Panamanian castaway sues owners of cruise ship that failed to come to his rescue

 

A Panamanian fisherman has filed a lawsuit against the owners of a luxury cruise ship claiming that it failed to come to his rescue as he drifted in a stricken boat with two friends, even though at least two passengers on the liner have said they saw them signalling for help and passed the information on to crew members.

The lawsuit alleging fatal negligence on the part of Princess Cruise Lines, which is owned by Anglo-American Carnival Cruises, was filed in a Florida court on behalf of Adrian Vazquez, according to the lawyer representing him, Edna Ramos.  It includes testimony from the two passengers who saw the stricken boat.

Princess Cruises said yesterday there appeared to have been a “case of unfortunate miscommunication,” on the ship, the Star Princess, and that the alert about the disabled boat was never relayed to the British captain of the vessel, Edward Perrin.  In a statement it added that the company would withhold all further preliminary findings of an internal investigation into the incident pending the results of an inquiry launched separately by the authorities in the Bahamas, where the liner is registered. 

Mr Vasquez left the Panamanian port of Rio Hato, at the Pacific mouth of the Panama Canal, on 24 February for a brief fishing trip in his small boat, the Fifty Cent, with two friends, Evlis Oropeza, 31, and Fernando Osoria, 16.  Their engine failed and they had been drifting at sea without power for 16 days when they spotted the cruise liner coming towards them on 10 March.

Mr Vazques was finally found alive and rescued from the Fifty Cents on 22 March near the Galapagos Islands, 600 miles from where he had begun his journey. His ordeal lasted 28 days. By then, both Mr Osoria and Mr Oropeza had died due to dehydration and Mr Vazquez had pushed their decomposing bodies overboard. All three men were alive when the Star Princess passed by them.

Two passengers on board the liner, Jeff Gilligan and Judy Meredith, both bird-watching enthusiasts from Oregon, have described to reporters seeing the disabled boat from on deck through birding scopes. They said they someone waving a dark red item of clothing, perhaps a T-Shirt, and assumed it was a distress signal.  They then took immediate steps to alert crew members to what they had seen. 
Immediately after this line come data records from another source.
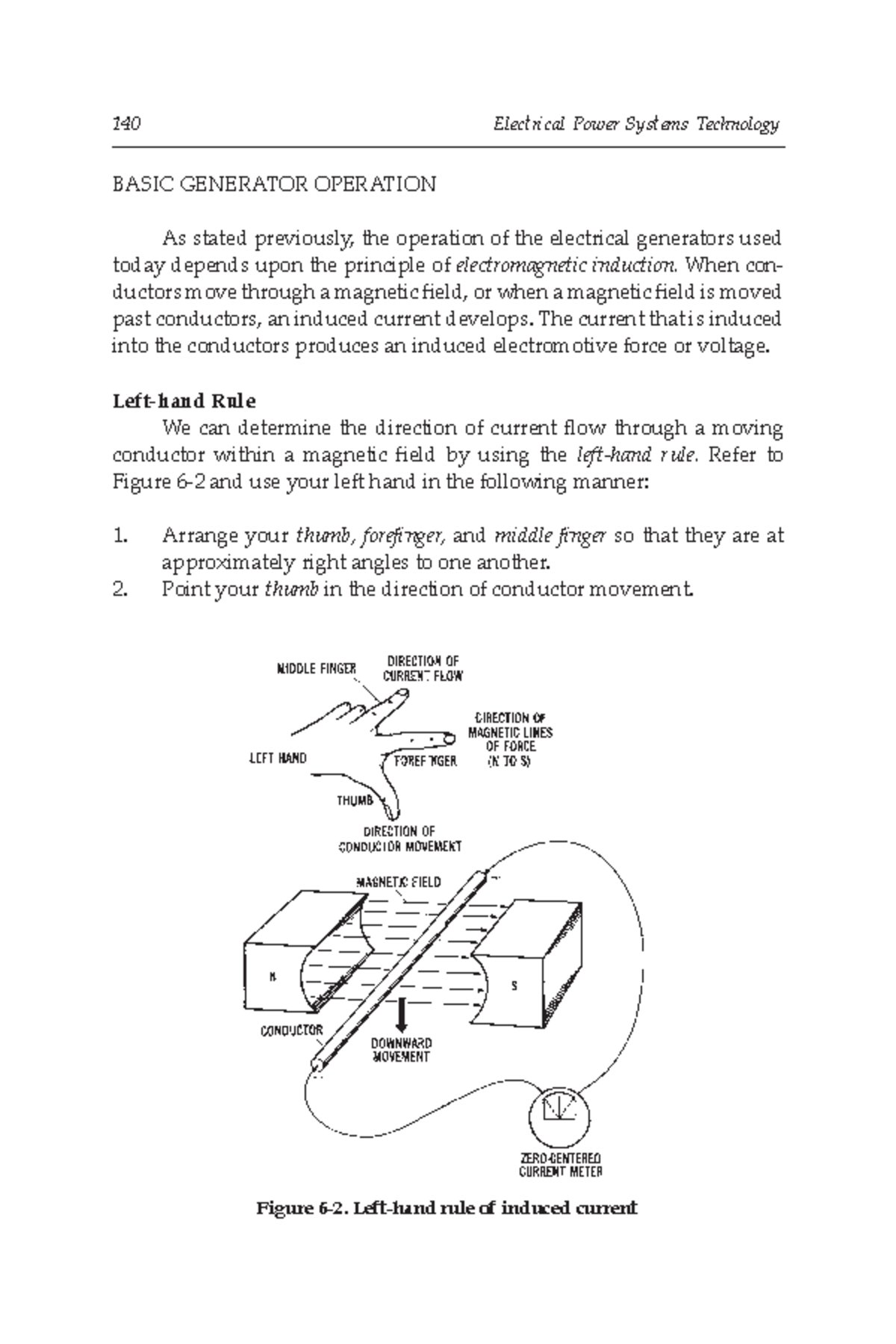 140 Electrical Power Systems Technology

BASIC GENERATOR OPERATION

As stated previously, the operation of the electrical generators used today depends upon the principle of electromagnetic induction. When conductors move through a magnetic field, or when a magnetic field is moved past conductors, an induced current develops. The current that is induced into the conductors produces an induced electromotive force or voltage.

Left-hand Rule

We can determine the direction of current flow through a moving conductor within a magnetic field by using the left-hand rule. Refer to Figure 6-2 and use your left hand in the following manner:

1. Arrange your thumb, forefinger, and middle finger so that they are at approximately right angles to one another.
2. Point your thumb in the direction of conductor movement.

MIDDLE FINGER
DIRECTION OF CURRENT FLOW
DIRECTION OF MAGNETIC LINES OF FORCE (N TO S)
LEFT HAND
FOREFINGER
THUMB
DIRECTION OF CONDUCTOR MOVEMENT
MAGNETIC FIELD
N
S
CONDUCTOR
DOWNWARD MOVEMENT
ZERO-CENTERED CURRENT METER

Figure 6-2. Left-hand rule of induced current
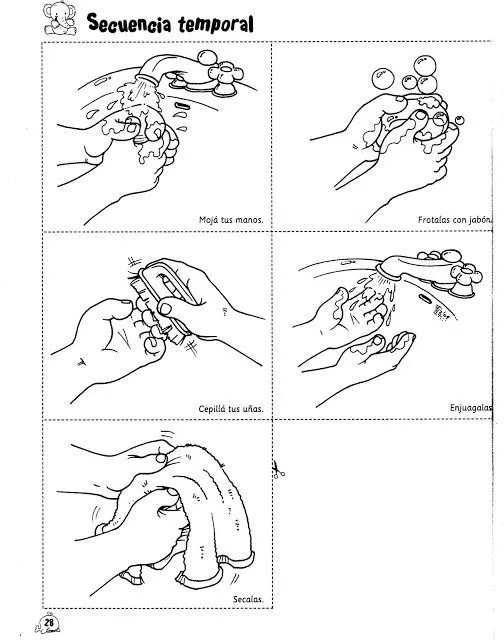 Secuencia temporal

Mojá tus manos.

Frotalas con jabón.

Cepillá tus uñas.

Enjuagalas

Secalas.

28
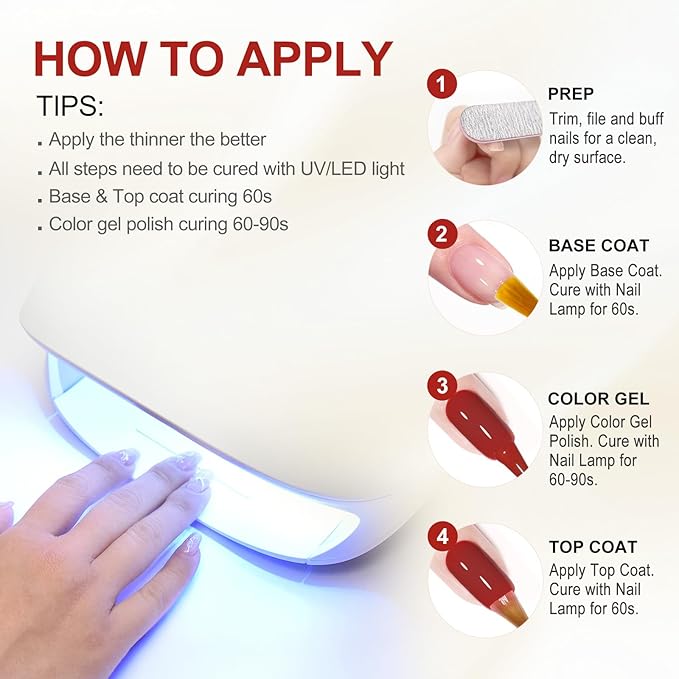 HOW TO APPLY

TIPS:

. Apply the thinner the better
. All steps need to be cured with UV/LED light
. Base & Top coat curing 60s
. Color gel polish curing 60-90s

1
PREP
Trim, file and buff nails for a clean, dry surface.

2
BASE COAT
Apply Base Coat. Cure with Nail Lamp for 60s.

3
COLOR GEL
Apply Color Gel Polish. Cure with Nail Lamp for 60-90s.

4
TOP COAT
Apply Top Coat. Cure with Nail Lamp for 60s.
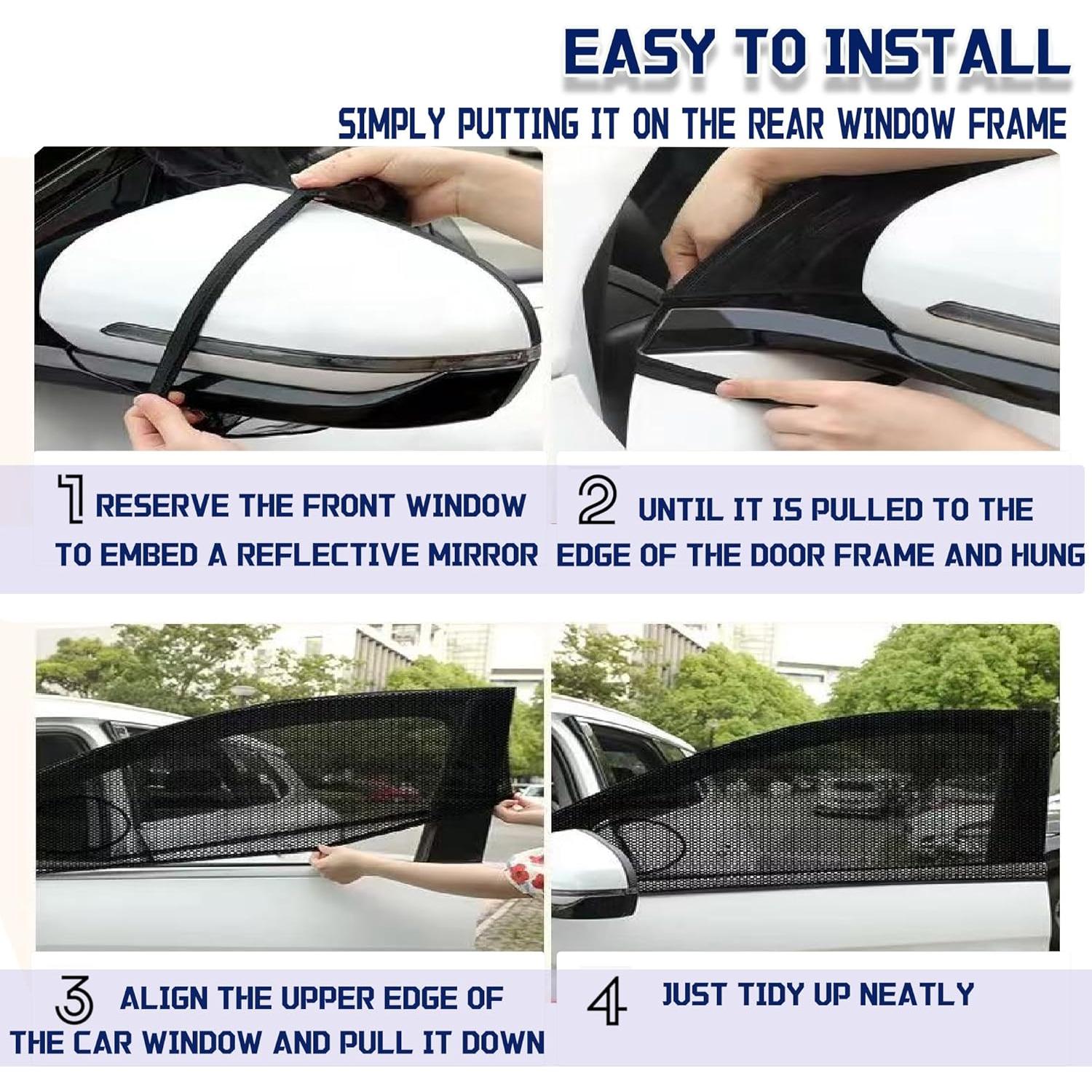 EASY TO INSTALL

SIMPLY PUTTING IT ON THE REAR WINDOW FRAME

1 RESERVE THE FRONT WINDOW TO EMBED A REFLECTIVE MIRROR

2 UNTIL IT IS PULLED TO THE EDGE OF THE DOOR FRAME AND HUNG

3 ALIGN THE UPPER EDGE OF THE CAR WINDOW AND PULL IT DOWN

4 JUST TIDY UP NEATLY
Specifically, Ms Meredith has claimed she told a Princess Cruises Lines sales representative on board about the tiny fishing vessel and let the representative see the boat through her scope. Both passengers were assured that the bridge would be notified. Ms Meredith also went to her cabin, she has said, and emailed the US Coast Guard about the boat relaying the liner’s coordinates at the time, which were available on its television channel.

“Regretfully the Captain of the Star Princess was never notified of the passengers’ concern. Had he been advised, he would have had the opportunity to respond, as he has done numerous times throughout his career,” Princess Cruises said in the statement yesterday, adding: “This is an upsetting and emotional issue for us all, as no employee onboard a Princess ship would purposefully ignore someone in distress.” In the last 10 years, its vessels have been involved in 30 rescue operations at sea, the company added.

At the time of the incident, the Star Princess was crossing through Pacific waters from Ecuador, south of the Panama Canal, to Costa Rica.